### Your goal
Answer these from the article on pregnenolone and marijuana:
(a) By what percentage did THC raise pregnenolone levels?
(b) In which journal was the study published?
(c) According to Piazza, what two problems keep pregnenolone bought online from working?

Natural brain chemical could harsh the high of marijuana
Leave it to science to find a way to harsh the mellow of marijuana.
A French research team has discovered a natural chemical brake that can tamp down the effects of THC, the main intoxicant in marijuana. They believe it could lead to ways to protect against memory loss, torpor and other side-effects better known as being stoned.
“We have this built-in negative feedback mechanism, a brake” on cannabis intoxication, said University of Bordeaux neurobiologist Dr. Pier Vincenzo Piazza, principal author of a study published Thursday in the journal Science.
The researchers were investigating the role of neurosteroids in addiction. These are a class of hormones produced in the brain, and they have been implicated in regulating mood and cognitive activities.
After getting rats and mice high on the active ingredients of cocaine, morphine, nicotine, alcohol and marijuana, the researchers measured the increase in pregnenolone, a precursor to all steroid hormones that was thought to be otherwise inactive.
THC, or tetrahydrocannabinol, sent pregnenolone levels soaring by 1,500% - an astonishing increase that was about 50 times greater than that produced by the active ingredients of other drugs. But there appeared to be only small or insignificant increases in the neurosteroids for which pregnenolone is a precursor.
“This was a surprising finding,” said Piazza. “We thought this must have a direct role. We didn’t know it would be a brake, but that there had to be something.”
So, if cells were churning out the precursor ingredient at a relatively frantic pace, but not making a proportional amount of the acutual neurosteroids, what was all this pregnenolone actually doing?
THC works through a cell membrane receptor, known as the Type One cannabinoid receptor. In the brain, these receptors allow THC to enter the axon terminals of neurons, where it suppresses the release of certain neurotransmitters that relay the brain’s electrochemical signals to adjoining neurons.
Researchers stimulated or inhibited these receptors in the rodents and found pregnenolone levels also rose or fell.
Then they injected already stoned rodents with an inhibitor of pregnenolone. The rodents got higher, while the sober rodents showed no effects. Somehow, the welcome mat for THC also was letting loose the guard dogs.
On a cellular level, pregnenolone appeared to tamp down the suppression of neurotransmitters characteristic of THC intoxication.
“There was no identified effect for this substance before,” Piazza said. “Everyone thought it was only useful to build other steroid hormones.”
Behaviorally, pregnenolone also appeared to counteract the memory loss and increased appetite associated with THC intoxication in the rodents. And rodents conditioned to seek out a cannabinoid stimulator - an addictive behavior - did so a lot less after being injected with pregnenolone, the study found.
The researchers believe they have identified the cellular signaling pathway that amps up production of pregnenolone, and identified where it binds to that receptor.
Significantly, pregnenolone does not thwart the activity of the cannabinoid receptor. Drugs that do so have proven problematic. High doses can cause severe discomfort, while lower ones can be overcome by smoking more pot.
Neither appears to be the case with administering pregnenolone, the study found.
Piazza cautioned against running out to buy pregnenolone, which is marketed on the Internet as a way to boost production of hormones, such as testosterone. Pregnenolone doesn’t survive digestion well, and it doesn’t hang around long enough to produce effects in the brain, he said.
“Pregnenolone cannot be used as a drug by itself,” Piazza said.
The researchers hope to test compounds that could be effective for eventual therapeutic use.

### Data records
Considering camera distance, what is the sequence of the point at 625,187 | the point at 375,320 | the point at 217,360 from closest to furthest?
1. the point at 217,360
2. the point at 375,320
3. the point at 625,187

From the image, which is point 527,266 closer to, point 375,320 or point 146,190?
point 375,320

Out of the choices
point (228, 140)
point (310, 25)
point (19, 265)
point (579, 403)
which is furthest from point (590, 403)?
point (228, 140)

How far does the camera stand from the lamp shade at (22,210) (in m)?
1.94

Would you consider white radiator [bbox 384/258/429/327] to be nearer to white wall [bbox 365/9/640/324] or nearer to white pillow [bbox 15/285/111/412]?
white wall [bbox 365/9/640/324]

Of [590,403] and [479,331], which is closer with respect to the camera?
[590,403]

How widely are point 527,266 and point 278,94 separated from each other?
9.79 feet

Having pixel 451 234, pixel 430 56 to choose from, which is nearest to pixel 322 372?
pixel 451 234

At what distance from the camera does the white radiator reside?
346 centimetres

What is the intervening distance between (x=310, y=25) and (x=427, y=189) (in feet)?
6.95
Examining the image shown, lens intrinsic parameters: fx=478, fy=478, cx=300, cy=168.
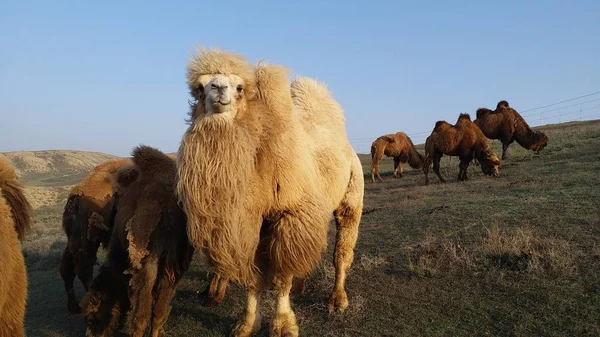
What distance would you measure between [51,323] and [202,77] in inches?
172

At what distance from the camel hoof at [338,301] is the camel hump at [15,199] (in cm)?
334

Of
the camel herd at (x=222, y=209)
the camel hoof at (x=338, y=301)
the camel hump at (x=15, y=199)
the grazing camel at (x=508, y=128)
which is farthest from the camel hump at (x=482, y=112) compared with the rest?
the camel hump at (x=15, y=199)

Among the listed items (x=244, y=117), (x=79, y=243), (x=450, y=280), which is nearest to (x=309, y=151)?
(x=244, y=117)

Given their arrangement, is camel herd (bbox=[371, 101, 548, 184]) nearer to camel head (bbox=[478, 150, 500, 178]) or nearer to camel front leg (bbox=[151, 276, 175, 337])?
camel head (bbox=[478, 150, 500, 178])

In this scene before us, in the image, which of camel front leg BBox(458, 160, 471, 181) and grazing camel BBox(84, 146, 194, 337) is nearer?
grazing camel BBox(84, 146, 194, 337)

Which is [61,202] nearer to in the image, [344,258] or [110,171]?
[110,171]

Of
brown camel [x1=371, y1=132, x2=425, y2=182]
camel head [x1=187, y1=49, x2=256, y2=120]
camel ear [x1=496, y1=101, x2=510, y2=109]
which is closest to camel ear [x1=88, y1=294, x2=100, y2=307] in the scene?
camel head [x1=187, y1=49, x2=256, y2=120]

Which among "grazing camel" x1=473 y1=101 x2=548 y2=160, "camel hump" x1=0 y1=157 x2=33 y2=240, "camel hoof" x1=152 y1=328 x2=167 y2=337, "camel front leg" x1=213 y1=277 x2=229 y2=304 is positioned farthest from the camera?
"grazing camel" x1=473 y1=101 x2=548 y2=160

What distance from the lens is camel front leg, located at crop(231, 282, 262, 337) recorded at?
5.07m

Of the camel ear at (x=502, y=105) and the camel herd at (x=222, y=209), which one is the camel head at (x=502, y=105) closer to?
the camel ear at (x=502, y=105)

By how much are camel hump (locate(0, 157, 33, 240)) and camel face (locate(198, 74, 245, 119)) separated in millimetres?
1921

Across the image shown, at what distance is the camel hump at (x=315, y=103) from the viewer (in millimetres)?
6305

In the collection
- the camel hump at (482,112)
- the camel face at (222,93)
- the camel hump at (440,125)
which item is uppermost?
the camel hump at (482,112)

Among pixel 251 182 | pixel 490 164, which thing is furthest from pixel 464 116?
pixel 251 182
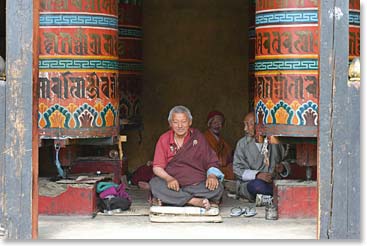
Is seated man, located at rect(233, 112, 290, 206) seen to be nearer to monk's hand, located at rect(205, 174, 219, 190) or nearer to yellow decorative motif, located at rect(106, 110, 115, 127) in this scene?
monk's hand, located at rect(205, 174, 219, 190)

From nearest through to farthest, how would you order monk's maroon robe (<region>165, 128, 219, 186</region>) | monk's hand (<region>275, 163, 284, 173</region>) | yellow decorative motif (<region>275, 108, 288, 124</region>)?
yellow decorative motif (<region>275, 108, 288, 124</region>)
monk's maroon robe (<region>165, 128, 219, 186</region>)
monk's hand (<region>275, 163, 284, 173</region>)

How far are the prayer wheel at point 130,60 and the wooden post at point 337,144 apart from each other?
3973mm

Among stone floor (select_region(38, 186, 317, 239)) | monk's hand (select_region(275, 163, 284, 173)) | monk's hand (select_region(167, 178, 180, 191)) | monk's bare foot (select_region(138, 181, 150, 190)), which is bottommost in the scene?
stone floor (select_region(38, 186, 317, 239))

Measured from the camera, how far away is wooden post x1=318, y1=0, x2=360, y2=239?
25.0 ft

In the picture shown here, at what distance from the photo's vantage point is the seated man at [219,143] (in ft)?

### Answer
(a) 1,500%
(b) Science
(c) It doesn't survive digestion well, and it doesn't stay around long enough to produce effects in the brain.